Çömlekçilik Anadolu 'da çok eskiden beri yapıla gelmiş el sanatlarındandır. Çamur ve kilden yapılan çömlekçilik Anadolu’da kolaylıkla elde edilen hammaddelerden biridir. Çamur biçimlendirmeye müsait bir hammaddedir ve kırılmadan biçimlendirilebilir. Çamur çömleğin hammaddesidir.
Çömlekçilik çimdik, fitil, levha, modelleri şeklinde üretilen, Özlü çamurdan elle veya çömlekçi çarkından geçirilerek çeşitli ölçülerdeki kalıplara dökülüp form kazandırılan araç gereç yapma işidir. Çömlekçilik fırınlarda pişirilerek, sırlanan veya sırlanmadan yapılan toprak çanak, çömlek, kap, kacak, küllük, testi, vazo, küp vb. yapma sanatı olarak da tanımlanabilir.
Anadolu'da üretilen çömlekler genellikle sulandırılmış çamurla sırlanmakta, çömlekler açık ateşte pişirilmektedir. Çark üzerinde döndürülen çamura elle şekil verilerek yapılan çömlekçilik daha kullanışlı bir tekniktir. Geleneksel çömlek yapımı özlü çamurdan elle veya çömlekçi çarkından geçirilerek çeşitli ölçülerdeki kalıplara dökülüp çıkartılan çömlekler şeklinde iki türlüdür.
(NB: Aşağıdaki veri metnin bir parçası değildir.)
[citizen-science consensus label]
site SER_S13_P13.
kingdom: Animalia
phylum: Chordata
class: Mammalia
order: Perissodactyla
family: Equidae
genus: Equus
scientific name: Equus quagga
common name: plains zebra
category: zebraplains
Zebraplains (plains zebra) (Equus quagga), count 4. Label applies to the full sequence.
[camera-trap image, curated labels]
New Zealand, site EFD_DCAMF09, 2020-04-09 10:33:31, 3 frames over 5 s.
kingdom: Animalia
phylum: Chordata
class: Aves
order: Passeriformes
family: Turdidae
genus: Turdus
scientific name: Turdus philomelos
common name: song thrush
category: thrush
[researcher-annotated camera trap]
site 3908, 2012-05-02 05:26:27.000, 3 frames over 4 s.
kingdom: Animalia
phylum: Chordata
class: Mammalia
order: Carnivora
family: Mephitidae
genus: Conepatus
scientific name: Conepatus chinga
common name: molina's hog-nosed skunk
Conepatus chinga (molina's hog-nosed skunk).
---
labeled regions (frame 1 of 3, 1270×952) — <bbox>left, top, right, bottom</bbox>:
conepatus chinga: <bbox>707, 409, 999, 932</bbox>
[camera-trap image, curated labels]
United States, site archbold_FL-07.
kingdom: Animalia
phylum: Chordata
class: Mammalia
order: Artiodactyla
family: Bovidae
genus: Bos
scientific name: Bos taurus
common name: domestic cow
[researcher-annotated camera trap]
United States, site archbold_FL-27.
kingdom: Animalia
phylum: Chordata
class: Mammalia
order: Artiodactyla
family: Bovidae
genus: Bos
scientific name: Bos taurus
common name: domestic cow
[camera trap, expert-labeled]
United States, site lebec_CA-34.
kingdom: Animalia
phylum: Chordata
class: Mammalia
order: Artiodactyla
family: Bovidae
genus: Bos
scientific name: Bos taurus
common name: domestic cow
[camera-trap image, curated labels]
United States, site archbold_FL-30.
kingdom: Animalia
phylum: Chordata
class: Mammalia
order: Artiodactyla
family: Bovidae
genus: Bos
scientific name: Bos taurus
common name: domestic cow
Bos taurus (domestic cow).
Bu bakımdan Geleneksel Çömlekçilik iki usulle yapılır:
a) Elle yapılan çömlekler
b) Çarkla yapılan çömlekler
Anadolu da Elle ve İlkel Yöntemlerle Yapılan Çömlekler
İlkel çömlekçilikle uğraşan köylülerimiz kap kaçağı kendi ihtiyaçları için yapmakta, yaptıkları bu işleri parayla satmaktan çok çevre köylerden başka ürünlerle takas etmektedirler. Örneğin bir güveci, bir güveç dolusu buğday, incir, üzüm ya da zeytinle değiştirebilmektedirler. Bu onlar için kendi ürünleri olan güveçleri parayla satmaktan çok daha kazançlı bir alışveriştir Ticari maksat taşımayan bu çömlek üretim şeklinde esas amaç kişisel ihtiyaçlar için üretim yapmaktır. Bu tip çömleklerde süsleme, biçimlendirme, desen hatta sırlama çabası ikinci planda kalır temel amaç ihtiyaçları karşılamak olmaktadır.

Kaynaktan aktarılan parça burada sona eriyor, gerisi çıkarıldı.